Extracted records:
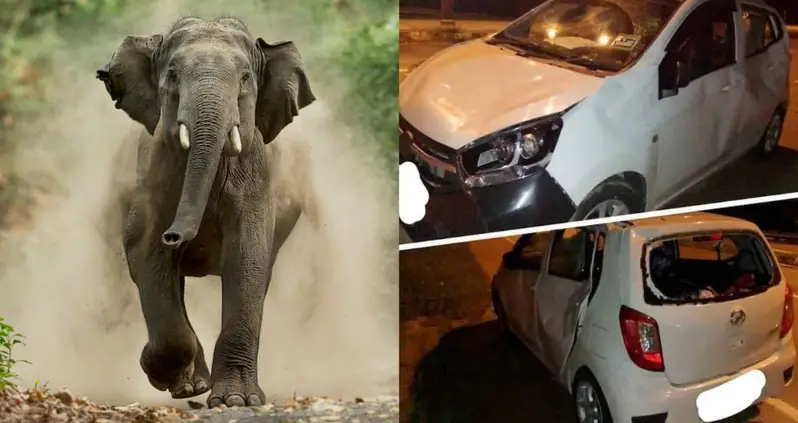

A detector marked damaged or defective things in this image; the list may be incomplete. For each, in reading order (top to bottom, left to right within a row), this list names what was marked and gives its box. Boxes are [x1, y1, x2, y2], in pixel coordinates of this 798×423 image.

shattered windshield [490, 0, 684, 72]
damaged car hood [400, 38, 608, 151]
broken headlight [456, 115, 564, 190]
smashed rear windshield [644, 232, 780, 304]
broken plastic trim [640, 230, 784, 306]
shattered windshield [644, 232, 780, 304]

Problem requirements: Please rewrite the listing as a two-column CSV with the header instruction,detections, one row per request, putting the request text under instruction and its answer under detections. Wrap each field in double quotes, replace line breaks with spaces, and omit the pictures.

Full answer:
instruction,detections
"A detector marked damaged or defective things in this image; the list may be incomplete. For each, in reading order (top to bottom, left to right within a row), this list names what was marked and gives its box. Boxes are [x1, y1, x2, y2], in pixel coordinates of this 798×423 image.","shattered windshield [490, 0, 684, 72] damaged car hood [400, 38, 608, 151] broken headlight [456, 115, 564, 190] smashed rear windshield [644, 232, 780, 304] broken plastic trim [640, 230, 784, 306] shattered windshield [644, 232, 780, 304]"